#### [What to produce]
Continue the passage on state telemedicine programs for student mental health from its final sentence onward.

Faced with those barriers, state lawmakers and school officials are turning to telemedicine to improve access for school-aged children in need of telemental health services.

In Utah, State Rep. Ken Ivory’s bill, HB 308, would set aside almost $600,000 for the Division of Substance Abuse and Mental Health to create the two-year program. The program would create a telemedicine platform that schools could access to facilitate remote consults between children and child psychiatrists.

The bill was endorsed this week by the House Education Committee, though one legislator who voted in opposition told the Deseret News she didn’t feel mental health services should be offered in public schools.

Officials in Georgia are also considering telemedicine to meet the state’s need for access to child psychologists.

Last December, spurred by a state report that indicated roughly half of the state’s 159 counties have no licensed child psychologist, the Commission on Children’s Mental Health issued a report with five recommendations to address the lack of child-based mental health services. One recommendation was that the state make more use of telemedicine.

#### [Data extract]
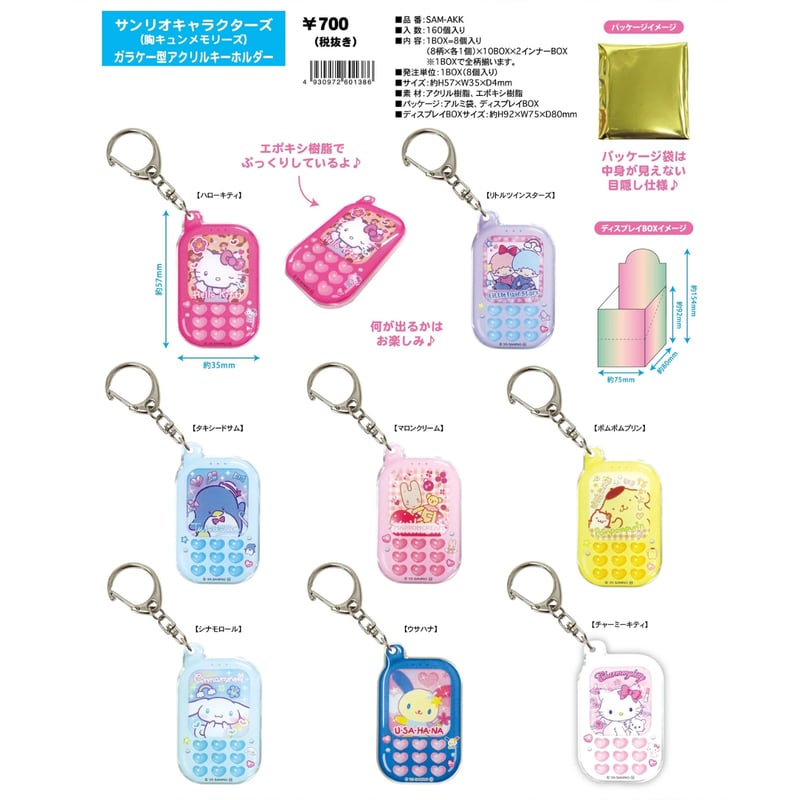 正規品］サンリオ 胸キュンメモリーズ ガラケー型アクリルマグネット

#### [Exercise answer]
“Kids who have an unmet mental health need, if it continues to get worse, miss significantly more days of school than kids who don’t have those needs,” Erica Fener Sitkoff, executive director of Voices for Georgia’s Children and a commission member, recently told the Gainesville Times. “We know if we don’t intervene, it starts to have a compounding negative impact on them - they get behind and it feeds into stress, anxiety, depression.”

Gov. Nathan Deal has included almost $23 million in his proposed FY 2019 budget for children’s mental health services. Both he and the commission see that money being used, Sitkoff said, “to connect kids to services where they are everyday – and that’s schools.”

“Where we’ve seen great success in telemental health is where these school-based health centers leverage telehealth equipment to get kids access to behavioral health providers,” she added.